By Christopher Coble, Esq. on April 23, 2018 | Last updated on March 21, 2019

You finally thought you were getting your life together, financially speaking. Paying bills on time, paying down credit card debt, and even trying to set some money aside for retirement. So, you talked to a financial advisor who put together what you thought was a great plan, but now the plan seems to have been to lose all that money you invested.

If your financial advisor screwed up, do you have any legal recourse?

The Bad News

The stock market does have its ups and downs, as your advisor (hopefully) warned you, and there is no guarantee that an investment will pay off. So if you lost money due to the vagaries of the market, there's probably no way of getting it back.

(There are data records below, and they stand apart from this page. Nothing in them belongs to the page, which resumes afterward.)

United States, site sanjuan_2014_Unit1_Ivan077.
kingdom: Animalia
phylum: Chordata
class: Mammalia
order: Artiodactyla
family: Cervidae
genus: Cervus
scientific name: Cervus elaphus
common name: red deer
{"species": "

But that may not be the case if your financial advisor acted in their own interest instead of for your benefit.

The Good(?) News

Investment advisors, under state law and SEC regulations, are held to a fiduciary standard, meaning that their actions must be performed for the advantage of the beneficiary, i.e., you. And a new Department of Labor rule extends that duty to retirement advisors as well. Therefore, if you're using a licensed financial advisor, he or she must put your interests before their own.

If your financial advisor fails to adhere to that standard, you may file a malpractice claim, which would look similar to a standard negligence lawsuit. You need to prove that:

  1. A fiduciary relationship was established (that you hired him or her to handle your finances, retirement, and/or investments);
  2. The financial advisor breached that fiduciary duty (that he or she negligently or purposefully put their interests ahead of your own);
  3. You were injured (that you suffered some financial harm); and
  4. The financial advisor's breach is what caused the injury (that you wouldn't have lost money had the advisor not made mistakes).

If your malpractice claim is successful, the financial advisor may need to reimburse you for any losses. And if your advisor purposefully misleads you, makes material misrepresentations about your finances or his or her services, or otherwise misappropriates your funds, you may be able to sue your financial advisor for fraud.

If you have questions about securities law or are thinking of suing your financial advisor, you may want to consult with an experienced consumer protection attorney beforehand.